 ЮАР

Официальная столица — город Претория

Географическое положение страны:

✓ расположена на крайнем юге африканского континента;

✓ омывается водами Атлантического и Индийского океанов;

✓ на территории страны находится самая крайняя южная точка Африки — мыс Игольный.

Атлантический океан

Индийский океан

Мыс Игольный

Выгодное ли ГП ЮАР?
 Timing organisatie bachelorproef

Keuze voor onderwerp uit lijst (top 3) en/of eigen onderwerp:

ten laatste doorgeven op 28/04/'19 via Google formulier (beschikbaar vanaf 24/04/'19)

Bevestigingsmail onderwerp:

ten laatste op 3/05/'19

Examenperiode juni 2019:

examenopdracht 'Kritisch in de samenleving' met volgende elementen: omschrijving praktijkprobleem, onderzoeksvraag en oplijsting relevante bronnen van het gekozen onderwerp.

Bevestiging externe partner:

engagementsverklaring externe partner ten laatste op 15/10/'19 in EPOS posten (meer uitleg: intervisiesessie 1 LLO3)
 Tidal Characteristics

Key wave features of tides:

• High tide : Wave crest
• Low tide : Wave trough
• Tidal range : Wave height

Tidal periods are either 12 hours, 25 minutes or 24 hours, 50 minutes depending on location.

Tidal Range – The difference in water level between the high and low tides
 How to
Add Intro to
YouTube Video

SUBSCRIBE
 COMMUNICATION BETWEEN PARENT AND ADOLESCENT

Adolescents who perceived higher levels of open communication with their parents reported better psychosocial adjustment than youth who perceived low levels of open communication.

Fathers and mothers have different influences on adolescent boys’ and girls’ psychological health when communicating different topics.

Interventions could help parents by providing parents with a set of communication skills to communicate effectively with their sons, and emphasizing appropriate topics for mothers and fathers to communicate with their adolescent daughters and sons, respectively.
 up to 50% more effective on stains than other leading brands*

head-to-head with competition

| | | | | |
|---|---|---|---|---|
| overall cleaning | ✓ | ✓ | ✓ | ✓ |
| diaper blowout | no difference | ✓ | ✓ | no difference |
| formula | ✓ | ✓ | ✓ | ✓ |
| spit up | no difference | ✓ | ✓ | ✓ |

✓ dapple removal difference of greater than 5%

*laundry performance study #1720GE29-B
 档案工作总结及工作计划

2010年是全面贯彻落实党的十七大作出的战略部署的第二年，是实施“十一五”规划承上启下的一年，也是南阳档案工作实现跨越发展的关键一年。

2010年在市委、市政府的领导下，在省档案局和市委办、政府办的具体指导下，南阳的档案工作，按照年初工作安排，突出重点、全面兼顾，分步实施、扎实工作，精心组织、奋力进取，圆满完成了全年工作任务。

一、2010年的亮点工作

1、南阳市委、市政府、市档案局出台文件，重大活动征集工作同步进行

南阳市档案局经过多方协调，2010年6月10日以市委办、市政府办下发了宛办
━━━━━━
> **ASSIGNMENT**: Generate a verbatim printout of all the entries.

> **RESPONSE**:
 ЮАР

Официальная столица — город Претория

Географическое положение страны:

✓ расположена на крайнем юге африканского континента;

✓ омывается водами Атлантического и Индийского океанов;

✓ на территории страны находится самая крайняя южная точка Африки — мыс Игольный.

Атлантический океан

Индийский океан

Мыс Игольный

Выгодное ли ГП ЮАР?
 Timing organisatie bachelorproef

Keuze voor onderwerp uit lijst (top 3) en/of eigen onderwerp:

ten laatste doorgeven op 28/04/'19 via Google formulier (beschikbaar vanaf 24/04/'19)

Bevestigingsmail onderwerp:

ten laatste op 3/05/'19

Examenperiode juni 2019:

examenopdracht 'Kritisch in de samenleving' met volgende elementen: omschrijving praktijkprobleem, onderzoeksvraag en oplijsting relevante bronnen van het gekozen onderwerp.

Bevestiging externe partner:

engagementsverklaring externe partner ten laatste op 15/10/'19 in EPOS posten (meer uitleg: intervisiesessie 1 LLO3)
 Tidal Characteristics

Key wave features of tides:

• High tide : Wave crest
• Low tide : Wave trough
• Tidal range : Wave height

Tidal periods are either 12 hours, 25 minutes or 24 hours, 50 minutes depending on location.

Tidal Range – The difference in water level between the high and low tides
 How to
Add Intro to
YouTube Video

SUBSCRIBE
 COMMUNICATION BETWEEN PARENT AND ADOLESCENT

Adolescents who perceived higher levels of open communication with their parents reported better psychosocial adjustment than youth who perceived low levels of open communication.

Fathers and mothers have different influences on adolescent boys’ and girls’ psychological health when communicating different topics.

Interventions could help parents by providing parents with a set of communication skills to communicate effectively with their sons, and emphasizing appropriate topics for mothers and fathers to communicate with their adolescent daughters and sons, respectively.
 up to 50% more effective on stains than other leading brands*

head-to-head with competition

| | | | | |
|---|---|---|---|---|
| overall cleaning | ✓ | ✓ | ✓ | ✓ |
| diaper blowout | no difference | ✓ | ✓ | no difference |
| formula | ✓ | ✓ | ✓ | ✓ |
| spit up | no difference | ✓ | ✓ | ✓ |

✓ dapple removal difference of greater than 5%

*laundry performance study #1720GE29-B
 档案工作总结及工作计划

2010年是全面贯彻落实党的十七大作出的战略部署的第二年，是实施“十一五”规划承上启下的一年，也是南阳档案工作实现跨越发展的关键一年。

2010年在市委、市政府的领导下，在省档案局和市委办、政府办的具体指导下，南阳的档案工作，按照年初工作安排，突出重点、全面兼顾，分步实施、扎实工作，精心组织、奋力进取，圆满完成了全年工作任务。

一、2010年的亮点工作

1、南阳市委、市政府、市档案局出台文件，重大活动征集工作同步进行

南阳市档案局经过多方协调，2010年6月10日以市委办、市政府办下发了宛办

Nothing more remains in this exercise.